On 4/23/20 8:55 AM, Max Reitz wrote:
> On 22.04.20 22:53, Eric Blake wrote:
>> We originally refused to allow resize of images with internal
>> snapshots because the v2 image format did not require the tracking of
>> snapshot size, making it impossible to safely revert to a snapshot
>> with a different size than the current view of the image.  But the
>> snapshot size tracking was rectified in v3, and our recent fixes to
>> qemu-img amend (see 0a85af35) guarantee that we always have a valid
>> snapshot size.  Thus, we no longer need to artificially limit image
>> resizes, but it does become one more thing that would prevent a
>> downgrade back to v2.  And now that we support different-sized
>> snapshots, it's also easy to fix reverting to a snapshot to apply the
>> new size.
>>
>> Upgrade iotest 61 to cover this (we previously had NO coverage of
>> refusal to resize while snapshots exist).  Note that the amend process
>> can fail but still have effects: in particular, since we break things
>> into upgrade, resize, downgrade, if a failure does not happen until a
>> later phase (such as the downgrade attempt), earlier steps are still
>> visible (a truncation and downgrade attempt will fail, but only after
>> truncating data).  But even before this patch, an attempt to upgrade
>> and resize would fail but only after changing the image to v3.  In
>> some sense, partial image changes on failure are inevitible, since we
>> can't avoid a mid-change EIO (if you are trying to amend more than one
>> thing at once, but something fails, I hope you have a backup image).
>>

>> @@ -775,10 +776,22 @@ int qcow2_snapshot_goto(BlockDriverState *bs, const char *snapshot_id)
>>       }
>>
>>       if (sn->disk_size != bs->total_sectors * BDRV_SECTOR_SIZE) {
>> -        error_report("qcow2: Loading snapshots with different disk "
>> -            "size is not implemented");
>> -        ret = -ENOTSUP;
>> -        goto fail;
>> +        BlockBackend *blk = blk_new(bdrv_get_aio_context(bs),
>> +                                    BLK_PERM_RESIZE, BLK_PERM_ALL);
>> +        ret = blk_insert_bs(blk, bs, &local_err);
> 
> I wonder whether maybe we should reintroduce blk_new_with_bs().

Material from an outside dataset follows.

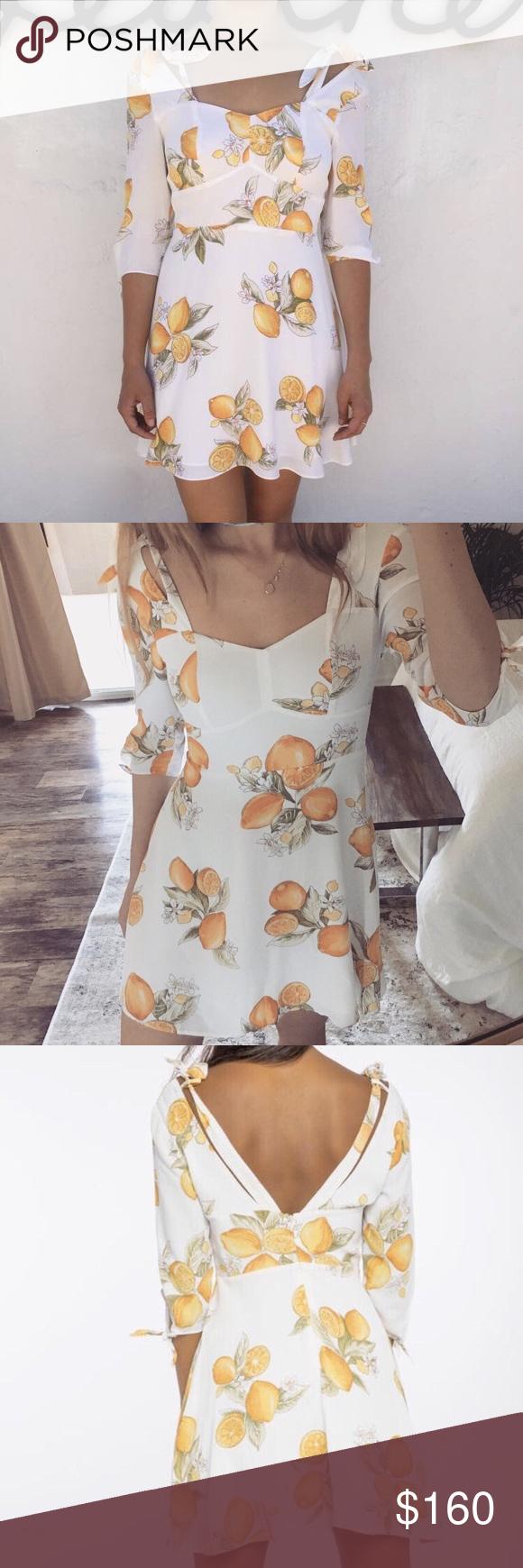 5d20b00b2286 For Love   Lemons Limonada Mini Dress is it! This beautiful dress is a one- of-a-kind lemon print ...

This code segment is copied from what 'qemu-img amend' does, so adding a 
helper function would indeed make life a bit easier for more than one 
spot in the code base.  Separate patch, obviously.


>> +++ b/block/qcow2.c
>> @@ -3988,14 +3988,21 @@ static int coroutine_fn qcow2_co_truncate(BlockDriverState *bs, int64_t offset,
>>
>>       qemu_co_mutex_lock(&s->lock);
>>
>> -    /* cannot proceed if image has snapshots */
>> -    if (s->nb_snapshots) {
>> -        error_setg(errp, "Can't resize an image which has snapshots");
>> +    /*
>> +     * Even though we store snapshot size for all images, it was not
>> +     * required until v3, so it is not safe to proceed for v2.
>> +     */
>> +    if (s->nb_snapshots && s->qcow_version < 3) {
>> +        error_setg(errp, "Can't resize a v2 image which has snapshots");
>>           ret = -ENOTSUP;
>>           goto fail;
>>       }
>>
>> -    /* cannot proceed if image has bitmaps */
>> +    /*
>> +     * For now, it's easier to not proceed if image has bitmaps, even
>> +     * though we could resize bitmaps, because it is not obvious
>> +     * whether new bits should be set or clear.
> 
> The previous comment was incorrect as well, but actually
> qcow2_truncate_bitmaps_check() doesn’t return an error when there is any
> bitmap, but only if there are non-active bitmaps, or active bitmaps that
> cannot be modified.  So for non-disabled bitmaps, we generally do
> happily proceed.

The comment change is collateral (only because I noticed it in the 
diff); but I could indeed reword it slightly more accurately as:

Check if bitmaps prevent a resize.  Although bitmaps can be resized, 
there are situations where we don't know whether to set or clear new 
bits, so for now it's easiest to just prevent resize in those cases.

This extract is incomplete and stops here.